Requirements:
1/ Output, word for word, the passage of the gender gap tool article that opens with the words containing "A new version" and closes with "of men), etc.".
2/ In the gender gap tool article, what percentage of the French National Assembly is made up of women?

A tool to estimate the gender gap in Wikidata and Wikipedia

by Envel Le Hir — CC BY 4.0 — March 15, 2017 — Gender gap, Wikidata

A new version of this tool was released and this article is out of date. You can find detailed information about the new version in this blog post: Denelezh 2.0, a transitional version.

Context
Features
Methodology
Analysis
Technical overview

Context

Last November, for the 10th anniversary of Wiki Brest, Florence Devouard gave a talk about wikis (« Les wikis et vous ? », “Wikis and you”). She of course mentioned the gender gap in Wikipedia, that occurs on many levels: biographies in Wikipedia are mainly about men, Wikipedia contributors are mainly men (the audience that day could not deny that with the row of Wikimedians composed exclusively of men), etc.

One difficulty is to measure those gaps and how they differ from the gender gap in real world. As I contribute about French politicians on Wikidata, I had one example in mind where the gap in Wikipedia biographies was only a reflect of the real world: in French National Assembly, there are only 27 % of women and the gap has been slowly decreasing for only 20 years. But I had no clue for other professions or countries.

Supplied data:
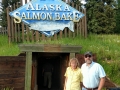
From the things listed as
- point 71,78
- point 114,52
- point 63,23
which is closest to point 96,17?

Written responses:
1/
A new version of this tool was released and this article is out of date. You can find detailed information about the new version in this blog post: Denelezh 2.0, a transitional version.

Context
Features
Methodology
Analysis
Technical overview

Context

Last November, for the 10th anniversary of Wiki Brest, Florence Devouard gave a talk about wikis (« Les wikis et vous ? », “Wikis and you”). She of course mentioned the gender gap in Wikipedia, that occurs on many levels: biographies in Wikipedia are mainly about men, Wikipedia contributors are mainly men (the audience that day could not deny that with the row of Wikimedians composed exclusively of men), etc.

2/ 27 %